::: VORGEGEBENER TEXT :::

Für die Normaleinstellungen war's das. Sofern man übrigens einen neuen Kernel installiert, muss man die Module nicht manuell bauen. Die werden beim Starten des oss-Services automatisch neu gelinkt. Die Karten werden automatisch erkannt, man muss nicht erst den Modulnamen rausfinden. 

Will man die Soundkartenreihenfolge ändern oder Devices aus der Liste löschen, macht man das in den Dateien im Verzeichnis /usr/lib/oss/etc. Die Dateien sind selbsterklärend. Sowas wie asoundrc und Änderungen in der modprobe.conf sind bei OSS4 nicht nötig. 

Jetzt kommt allerdings noch der Hammer: Bei den USE-Flags sollte man alsa deaktiveren und oss aktivieren. Und danach folgt die Compilierorgie von ca. 30 Paketen (u.a. kdelibs). 

2. Soundkartenunterstützung

Nicht erkannt wurde bei mir: 

- Softmodem AC97 bei meinem Notebook

- BT8x8-Aufnahmesoundchip bei meiner WinTV-Karte. 

Mit alsa funktionieren die problemlos. Dafür funktionieren die Soundblaster-XFI-Karten, für die es in Alsa noch keine Unterstützung gibt. 

3. Soundqualität

Hier geh ich nur mal vom Test mit meiner Notebooksoundkarte (Intel AC97) aus. Gerade bei AC97-Soundchips war die Qualität mit alsa immer relativ mies. Da liegen nach meinem subjektiven Empfinden Welten zwischen OSS4 und Alsa. Die Qualität bei OSS ist wesentlich besser. 

4. Goddies - Mixing, Appsteuerung

Softwaremixing ist ja mittlerweile auch bei Alsa Standard. Bei OSS4 funktioniert das auch problemlos. Als Goddie gibt's noch die virtuellen Regler im Ossxmixer. Sobald eine Anwendung auf ein Sounddevice zugreift, sieht man im Mixer die Anwendung mit dem entsprechenden Regler. D.h. man kann für jede Anwendung die Lautstärke individuell regeln. Das soll auch mit Pulseaudio gehen. Nur leider funktionerte Pulseaudio bei mir nicht.

::: ZEILEN DES DATENSATZES :::

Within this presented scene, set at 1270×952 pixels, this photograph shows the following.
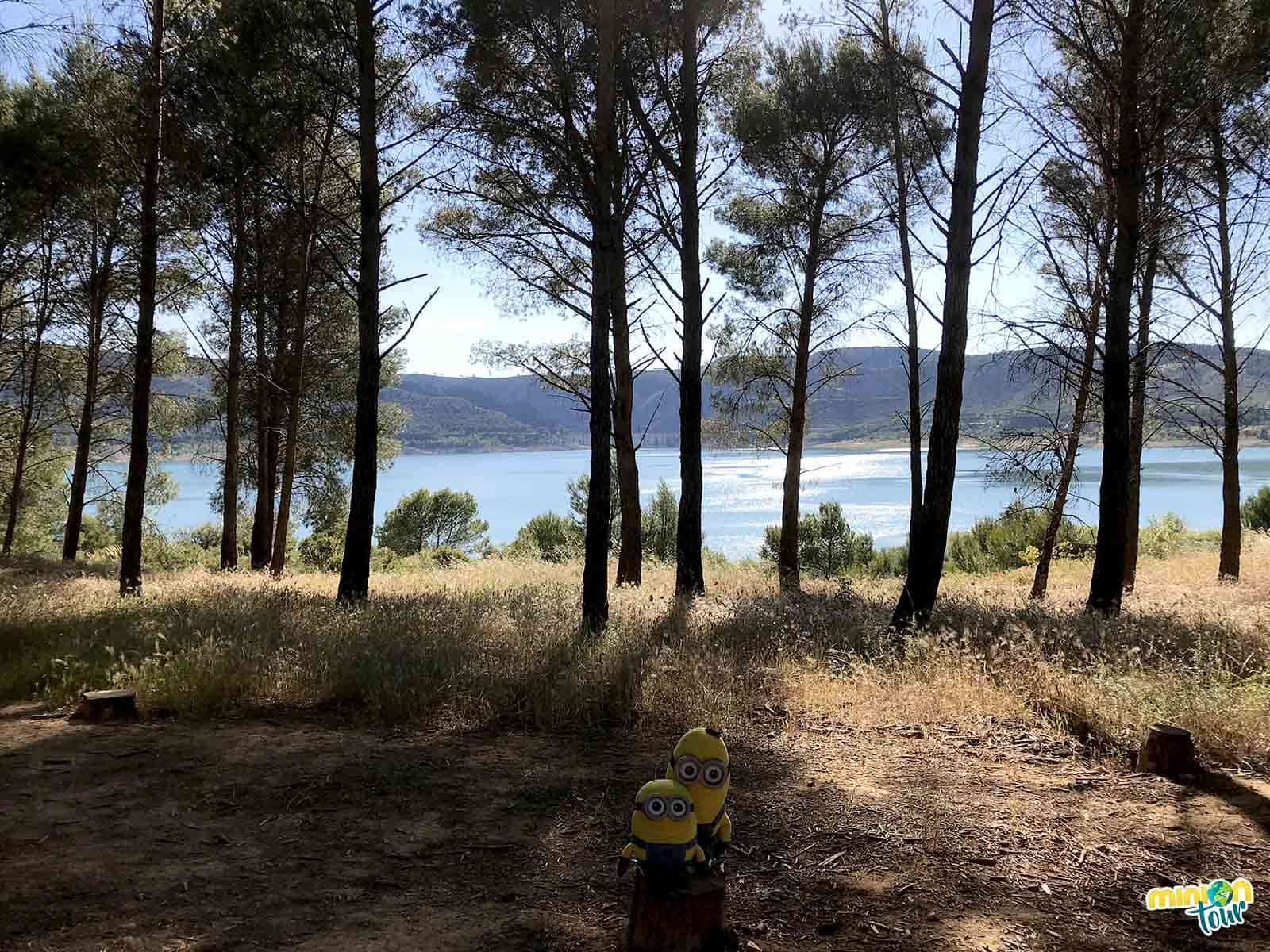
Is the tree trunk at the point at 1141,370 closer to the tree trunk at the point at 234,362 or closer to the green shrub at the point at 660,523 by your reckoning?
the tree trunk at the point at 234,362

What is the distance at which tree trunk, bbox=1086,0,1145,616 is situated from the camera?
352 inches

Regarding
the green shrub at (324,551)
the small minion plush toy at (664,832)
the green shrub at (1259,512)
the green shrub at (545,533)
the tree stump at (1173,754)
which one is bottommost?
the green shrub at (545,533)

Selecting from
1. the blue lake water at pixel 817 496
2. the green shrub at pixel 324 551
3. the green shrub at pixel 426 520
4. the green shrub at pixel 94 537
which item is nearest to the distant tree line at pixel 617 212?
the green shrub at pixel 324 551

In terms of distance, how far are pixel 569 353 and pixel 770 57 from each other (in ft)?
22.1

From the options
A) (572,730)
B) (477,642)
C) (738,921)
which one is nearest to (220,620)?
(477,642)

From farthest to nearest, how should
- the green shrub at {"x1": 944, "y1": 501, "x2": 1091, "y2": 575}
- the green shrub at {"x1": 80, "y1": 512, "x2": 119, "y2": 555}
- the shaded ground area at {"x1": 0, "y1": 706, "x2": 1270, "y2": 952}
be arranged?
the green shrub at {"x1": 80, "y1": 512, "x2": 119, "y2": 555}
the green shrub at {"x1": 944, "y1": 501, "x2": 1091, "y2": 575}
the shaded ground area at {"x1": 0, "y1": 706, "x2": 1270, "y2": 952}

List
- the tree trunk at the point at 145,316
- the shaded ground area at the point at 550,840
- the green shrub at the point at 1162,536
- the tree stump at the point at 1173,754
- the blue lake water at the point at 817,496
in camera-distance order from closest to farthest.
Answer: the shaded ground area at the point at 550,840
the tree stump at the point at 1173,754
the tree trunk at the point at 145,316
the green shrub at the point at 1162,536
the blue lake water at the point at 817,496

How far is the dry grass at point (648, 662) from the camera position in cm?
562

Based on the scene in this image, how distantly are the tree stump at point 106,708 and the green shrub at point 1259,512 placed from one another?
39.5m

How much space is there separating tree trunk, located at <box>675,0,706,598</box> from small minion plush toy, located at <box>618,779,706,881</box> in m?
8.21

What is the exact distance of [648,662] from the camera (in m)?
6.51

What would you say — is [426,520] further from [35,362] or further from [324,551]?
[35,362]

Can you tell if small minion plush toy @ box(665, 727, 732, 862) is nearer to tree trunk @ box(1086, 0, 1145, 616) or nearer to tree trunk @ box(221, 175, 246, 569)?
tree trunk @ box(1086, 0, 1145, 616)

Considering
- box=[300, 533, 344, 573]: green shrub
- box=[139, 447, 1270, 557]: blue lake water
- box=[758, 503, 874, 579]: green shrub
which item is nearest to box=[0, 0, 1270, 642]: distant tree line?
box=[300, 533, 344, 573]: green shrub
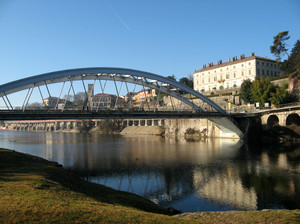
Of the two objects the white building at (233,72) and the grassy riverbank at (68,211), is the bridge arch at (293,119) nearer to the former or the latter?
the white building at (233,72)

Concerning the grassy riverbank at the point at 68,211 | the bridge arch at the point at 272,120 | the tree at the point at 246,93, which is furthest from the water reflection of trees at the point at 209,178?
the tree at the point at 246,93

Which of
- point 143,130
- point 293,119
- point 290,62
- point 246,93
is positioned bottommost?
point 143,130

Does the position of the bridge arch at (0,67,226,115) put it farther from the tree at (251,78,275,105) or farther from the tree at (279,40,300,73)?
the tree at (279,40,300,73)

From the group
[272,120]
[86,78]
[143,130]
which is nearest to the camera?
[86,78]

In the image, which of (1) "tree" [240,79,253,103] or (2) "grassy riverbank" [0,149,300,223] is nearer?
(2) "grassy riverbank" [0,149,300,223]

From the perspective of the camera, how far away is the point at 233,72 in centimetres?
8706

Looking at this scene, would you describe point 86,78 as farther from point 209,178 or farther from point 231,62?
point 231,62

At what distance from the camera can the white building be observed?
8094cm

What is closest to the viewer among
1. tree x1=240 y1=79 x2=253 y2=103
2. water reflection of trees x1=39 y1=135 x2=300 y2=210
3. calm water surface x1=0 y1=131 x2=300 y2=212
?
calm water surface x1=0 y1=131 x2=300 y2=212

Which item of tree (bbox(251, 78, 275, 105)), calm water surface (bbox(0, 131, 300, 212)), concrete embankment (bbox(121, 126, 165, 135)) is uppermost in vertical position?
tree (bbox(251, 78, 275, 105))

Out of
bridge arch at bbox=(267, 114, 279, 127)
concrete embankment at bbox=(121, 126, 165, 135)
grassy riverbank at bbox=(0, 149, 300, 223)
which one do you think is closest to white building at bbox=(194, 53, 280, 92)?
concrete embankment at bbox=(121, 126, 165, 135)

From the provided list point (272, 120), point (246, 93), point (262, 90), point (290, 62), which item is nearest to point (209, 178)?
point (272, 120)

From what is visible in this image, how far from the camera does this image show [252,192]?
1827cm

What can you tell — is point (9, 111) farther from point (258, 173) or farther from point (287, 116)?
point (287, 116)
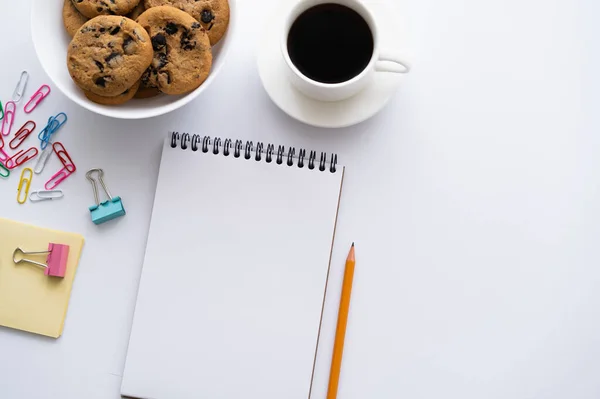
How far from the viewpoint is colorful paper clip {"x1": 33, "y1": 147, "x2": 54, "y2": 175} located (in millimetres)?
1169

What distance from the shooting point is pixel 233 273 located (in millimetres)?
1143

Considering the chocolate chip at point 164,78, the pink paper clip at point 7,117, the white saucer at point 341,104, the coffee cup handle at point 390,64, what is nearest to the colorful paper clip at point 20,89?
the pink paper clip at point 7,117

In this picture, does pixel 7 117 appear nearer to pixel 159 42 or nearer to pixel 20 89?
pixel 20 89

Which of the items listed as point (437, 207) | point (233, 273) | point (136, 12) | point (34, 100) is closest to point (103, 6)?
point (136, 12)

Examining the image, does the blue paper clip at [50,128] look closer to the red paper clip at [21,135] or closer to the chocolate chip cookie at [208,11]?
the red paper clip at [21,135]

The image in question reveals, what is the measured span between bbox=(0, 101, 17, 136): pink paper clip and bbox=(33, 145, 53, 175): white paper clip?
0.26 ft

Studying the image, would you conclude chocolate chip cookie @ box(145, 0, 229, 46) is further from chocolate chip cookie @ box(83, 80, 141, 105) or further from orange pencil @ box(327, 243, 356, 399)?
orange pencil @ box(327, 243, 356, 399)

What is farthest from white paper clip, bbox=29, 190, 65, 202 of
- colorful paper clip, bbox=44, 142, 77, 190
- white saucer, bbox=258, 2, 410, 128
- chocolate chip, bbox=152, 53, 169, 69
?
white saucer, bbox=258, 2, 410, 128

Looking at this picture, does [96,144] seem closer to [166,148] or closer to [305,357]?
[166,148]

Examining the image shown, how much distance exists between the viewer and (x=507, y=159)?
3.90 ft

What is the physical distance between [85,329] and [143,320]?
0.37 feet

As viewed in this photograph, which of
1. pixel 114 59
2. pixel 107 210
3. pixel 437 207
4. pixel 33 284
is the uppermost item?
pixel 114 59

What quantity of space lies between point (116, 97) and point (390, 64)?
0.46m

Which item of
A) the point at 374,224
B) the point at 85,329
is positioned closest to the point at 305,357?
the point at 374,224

:::
::: ZEILEN DES DATENSATZES :::

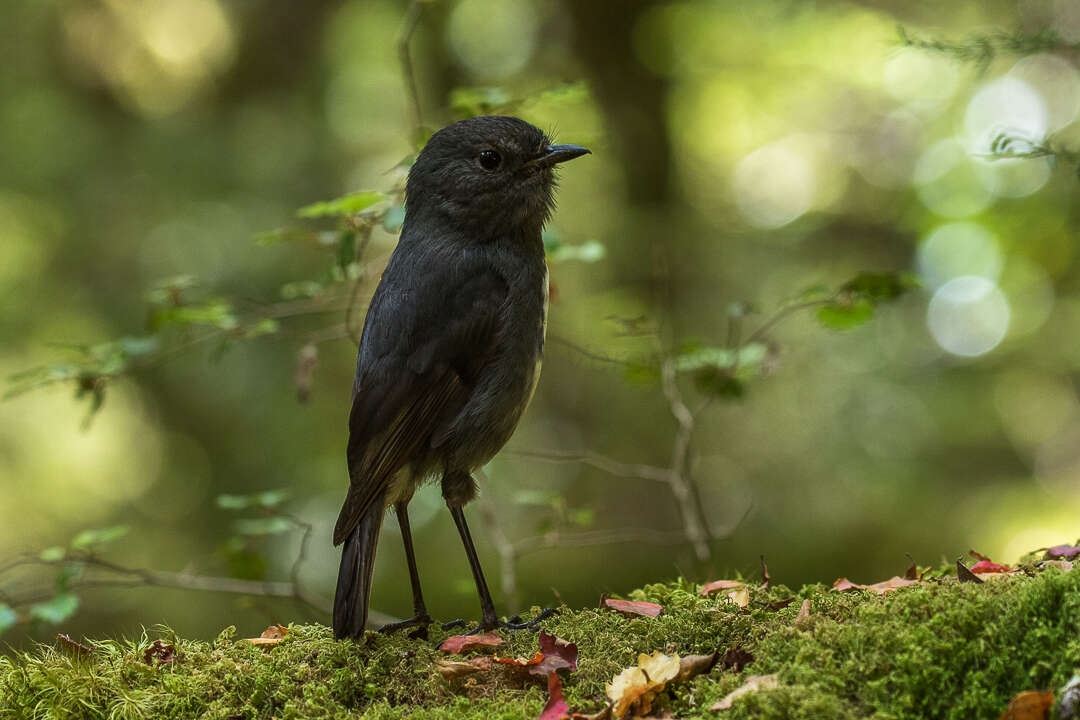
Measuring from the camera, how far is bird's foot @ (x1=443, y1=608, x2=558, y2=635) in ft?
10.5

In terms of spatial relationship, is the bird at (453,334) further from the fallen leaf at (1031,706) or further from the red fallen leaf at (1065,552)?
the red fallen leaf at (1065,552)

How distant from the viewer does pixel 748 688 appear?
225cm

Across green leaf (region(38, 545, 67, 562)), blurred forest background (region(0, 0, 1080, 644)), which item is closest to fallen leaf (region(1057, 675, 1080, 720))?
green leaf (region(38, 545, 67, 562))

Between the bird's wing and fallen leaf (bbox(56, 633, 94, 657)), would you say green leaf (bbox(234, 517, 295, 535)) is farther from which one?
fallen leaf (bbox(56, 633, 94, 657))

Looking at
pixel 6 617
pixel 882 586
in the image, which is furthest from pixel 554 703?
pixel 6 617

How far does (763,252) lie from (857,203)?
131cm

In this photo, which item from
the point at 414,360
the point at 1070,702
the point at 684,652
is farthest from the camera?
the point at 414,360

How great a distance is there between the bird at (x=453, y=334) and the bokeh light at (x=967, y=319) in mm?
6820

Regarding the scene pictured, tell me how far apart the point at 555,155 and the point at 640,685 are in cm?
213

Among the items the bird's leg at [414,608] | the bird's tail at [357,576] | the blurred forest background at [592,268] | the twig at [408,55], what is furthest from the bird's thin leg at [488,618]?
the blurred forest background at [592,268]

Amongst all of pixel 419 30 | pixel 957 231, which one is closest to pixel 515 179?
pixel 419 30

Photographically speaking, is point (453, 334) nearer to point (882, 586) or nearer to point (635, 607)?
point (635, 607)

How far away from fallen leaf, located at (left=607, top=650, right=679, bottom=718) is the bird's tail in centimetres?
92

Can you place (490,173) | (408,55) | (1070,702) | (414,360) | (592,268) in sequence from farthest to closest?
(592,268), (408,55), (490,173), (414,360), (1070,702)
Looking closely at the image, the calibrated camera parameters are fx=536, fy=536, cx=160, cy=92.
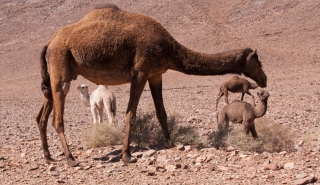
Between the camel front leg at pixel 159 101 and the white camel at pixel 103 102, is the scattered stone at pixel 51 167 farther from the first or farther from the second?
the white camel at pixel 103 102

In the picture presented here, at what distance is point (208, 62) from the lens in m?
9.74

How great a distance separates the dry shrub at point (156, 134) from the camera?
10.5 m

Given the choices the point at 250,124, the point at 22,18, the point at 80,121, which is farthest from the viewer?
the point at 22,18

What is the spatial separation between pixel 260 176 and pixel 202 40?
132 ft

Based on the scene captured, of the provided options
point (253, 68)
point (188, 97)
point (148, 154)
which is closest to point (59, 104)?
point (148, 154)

:::
::: ZEILEN DES DATENSATZES :::

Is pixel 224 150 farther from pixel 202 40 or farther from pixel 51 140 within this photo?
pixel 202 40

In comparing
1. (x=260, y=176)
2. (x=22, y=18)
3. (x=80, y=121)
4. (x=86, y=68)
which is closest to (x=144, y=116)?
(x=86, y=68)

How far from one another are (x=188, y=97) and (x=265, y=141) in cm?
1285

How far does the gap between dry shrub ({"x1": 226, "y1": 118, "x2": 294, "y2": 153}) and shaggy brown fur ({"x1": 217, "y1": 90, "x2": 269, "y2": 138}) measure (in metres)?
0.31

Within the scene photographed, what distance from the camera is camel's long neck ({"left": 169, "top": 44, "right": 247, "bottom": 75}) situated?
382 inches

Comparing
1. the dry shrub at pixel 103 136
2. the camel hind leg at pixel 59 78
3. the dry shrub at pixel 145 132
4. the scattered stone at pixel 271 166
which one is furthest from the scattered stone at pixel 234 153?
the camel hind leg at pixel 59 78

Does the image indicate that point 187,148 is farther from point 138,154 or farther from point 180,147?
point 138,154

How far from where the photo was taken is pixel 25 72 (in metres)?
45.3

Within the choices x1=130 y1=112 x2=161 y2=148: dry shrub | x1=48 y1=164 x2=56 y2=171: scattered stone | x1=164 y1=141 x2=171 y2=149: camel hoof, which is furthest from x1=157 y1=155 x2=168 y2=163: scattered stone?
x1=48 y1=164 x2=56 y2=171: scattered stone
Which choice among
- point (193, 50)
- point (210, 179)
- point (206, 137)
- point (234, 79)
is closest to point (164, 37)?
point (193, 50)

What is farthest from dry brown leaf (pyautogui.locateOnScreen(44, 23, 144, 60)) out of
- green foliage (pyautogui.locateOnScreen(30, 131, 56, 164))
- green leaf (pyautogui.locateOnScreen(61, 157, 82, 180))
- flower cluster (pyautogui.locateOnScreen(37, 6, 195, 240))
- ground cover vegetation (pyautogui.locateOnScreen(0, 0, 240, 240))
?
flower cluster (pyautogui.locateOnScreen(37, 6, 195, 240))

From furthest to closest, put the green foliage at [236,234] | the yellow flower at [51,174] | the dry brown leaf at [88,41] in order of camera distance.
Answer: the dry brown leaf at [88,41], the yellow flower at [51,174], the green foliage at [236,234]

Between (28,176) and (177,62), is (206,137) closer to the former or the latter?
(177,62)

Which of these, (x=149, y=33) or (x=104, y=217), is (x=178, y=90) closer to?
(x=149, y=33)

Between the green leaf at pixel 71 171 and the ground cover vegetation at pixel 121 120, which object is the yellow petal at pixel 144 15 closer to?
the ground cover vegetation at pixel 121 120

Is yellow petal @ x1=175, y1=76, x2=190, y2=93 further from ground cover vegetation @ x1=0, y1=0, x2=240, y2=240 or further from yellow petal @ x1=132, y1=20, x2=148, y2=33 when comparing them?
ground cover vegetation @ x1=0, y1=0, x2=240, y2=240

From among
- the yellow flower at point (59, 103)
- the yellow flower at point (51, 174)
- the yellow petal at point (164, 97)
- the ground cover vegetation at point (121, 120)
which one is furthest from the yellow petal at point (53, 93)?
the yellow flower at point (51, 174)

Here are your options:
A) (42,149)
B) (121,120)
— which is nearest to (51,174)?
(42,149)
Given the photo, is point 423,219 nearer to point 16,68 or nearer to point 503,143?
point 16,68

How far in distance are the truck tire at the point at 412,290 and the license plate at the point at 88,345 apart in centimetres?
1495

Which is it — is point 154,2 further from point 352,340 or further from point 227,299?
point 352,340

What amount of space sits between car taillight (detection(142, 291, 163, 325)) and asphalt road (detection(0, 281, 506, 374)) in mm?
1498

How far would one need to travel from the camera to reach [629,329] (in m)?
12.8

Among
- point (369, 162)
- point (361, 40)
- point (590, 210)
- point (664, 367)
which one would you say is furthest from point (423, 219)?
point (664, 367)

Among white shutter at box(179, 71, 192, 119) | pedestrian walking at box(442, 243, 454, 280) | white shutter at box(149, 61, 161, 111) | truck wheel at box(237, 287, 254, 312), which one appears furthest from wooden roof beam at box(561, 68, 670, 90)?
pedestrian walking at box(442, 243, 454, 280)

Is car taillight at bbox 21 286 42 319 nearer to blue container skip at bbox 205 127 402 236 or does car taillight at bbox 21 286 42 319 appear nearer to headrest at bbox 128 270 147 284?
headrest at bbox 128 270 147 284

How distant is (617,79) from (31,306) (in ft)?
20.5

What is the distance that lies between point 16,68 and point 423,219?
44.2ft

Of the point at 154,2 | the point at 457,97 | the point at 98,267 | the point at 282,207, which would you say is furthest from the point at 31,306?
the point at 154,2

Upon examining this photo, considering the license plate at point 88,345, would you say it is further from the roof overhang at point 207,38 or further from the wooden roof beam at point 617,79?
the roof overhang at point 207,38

:::

# BITTE VERVOLLSTÄNDIGEN:
- 1) Filtere die Zeilen oben und übernimm nur jene, die die Zeichenfolge "pink" enthalten. Groß- und Kleinschreibung zählt dabei.
- 2) Führe den Text über OSS4 und Alsa im Anschluss an seinen letzten Satz weiter.

# ERWARTETE ANTWORTEN:
- 1)
Considering the chocolate chip at point 164,78, the pink paper clip at point 7,117, the white saucer at point 341,104, the coffee cup handle at point 390,64, what is nearest to the colorful paper clip at point 20,89?
the pink paper clip at point 7,117
The image in question reveals, what is the measured span between bbox=(0, 101, 17, 136): pink paper clip and bbox=(33, 145, 53, 175): white paper clip?

- 2)
5. Probleme

Jetzt kommen wir zu den Gründen, warum ich dann doch wieder zurück zu Alsa wechsel: 

Scheinbar gibt es Probleme mit den Soundblaster-Audigy-Karten. Das OSS-Forum ist voll davon. Ich hab eine Soundblaster Audigy 1 im Einsatz. Die kann (nur) 4.0-Sound. Angeschlossen an den Analogausgang sind bei mir 2 alte Radios. Funktioniert unter alsa ganz brauchbar. OSS kam damit leider nicht zurecht. Die Höhen wurde auf die hinteren Boxen verteilt, die Bässe auf die vorderen. Surround gab es nicht. Bei den Mixereinstellungen wurde mir Multichannel bei den beiden AC97-Soundkarten angeboten, jedoch nicht bei meiner Audigy. 

Ab und zu ist bei mir Skype im Einsatz - bevorzugt auf dem Notebook. Hier tauchte das Problem auf, dass man das Mikro nicht vom PCM-Device abkoppeln konnte. D.h. was man ins Mikro geplappert hat, hat man auch auf direktem Wege in den Kopfhörern herausbekommen. Das stört ungemein. Im alsamixer kann man das Aktivieren / Deaktivieren (PCM Record). Bei OSS gibt's das leider nicht. Sobald der Micro-Regler aufgedreht ist, rauschen die Lautsprecher. Die Sprachqualität beim Testanruf war dementsprechend arg suboptimal. 

Diverse Anwendungen - z.B. QSopcast wollen sich ohne Alsa gar nicht erst installieren lassen. 

Es gibt noch keine MIDI-Unterstützung bei OSS. Einzige Möglichkeit ist timidity++. Ok MIDI kommt bei mir eh fast nie zum Einsatz. 

6. Fazit

- Soundqualität top 

- Installation und Konfiguration einfach

- leider noch viele Kinderkrankheiten

Trotz der (noch) nicht gelösten Probleme seh ich OSS4 positiv. Das Konzept sieht einfach ausgereifter und durchdachter aus. Die Soundqualität stimmt auch. Sofern die Probleme irgendwann mal gelöst sind, geb ich OSS4 noch 'ne Chance.

----------

## musv

 *Inte wrote:*   

> Für was braucht Ihr Kernel-Parameter und sonstige Einstellungen?

 

Altes Problem von alsa. 

Szenario (bei mir Realtität gewesen): 

Im Rechner stecken 3 Soundkarten.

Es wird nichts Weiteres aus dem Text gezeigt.